"""

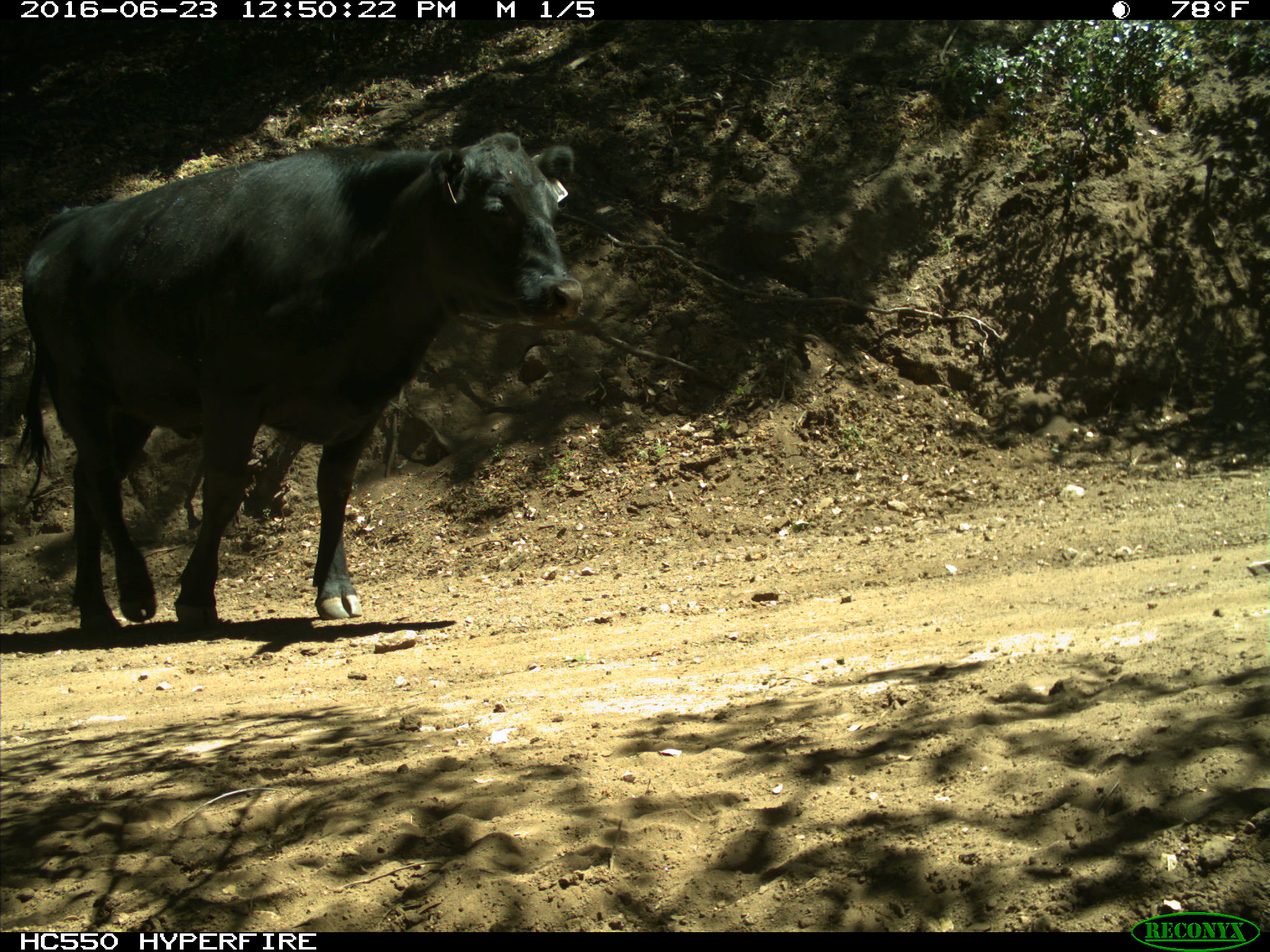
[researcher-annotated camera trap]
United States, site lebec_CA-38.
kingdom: Animalia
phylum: Chordata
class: Mammalia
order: Artiodactyla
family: Bovidae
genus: Bos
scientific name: Bos taurus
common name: domestic cow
Bos taurus (domestic cow).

"""

▶ _WHAT THE TASK ASKS_
Copy all the records above exactly, but leave out the pictures.

▶ _TASK SOLUTION_
[researcher-annotated camera trap]
United States, site lebec_CA-38.
kingdom: Animalia
phylum: Chordata
class: Mammalia
order: Artiodactyla
family: Bovidae
genus: Bos
scientific name: Bos taurus
common name: domestic cow
Bos taurus (domestic cow).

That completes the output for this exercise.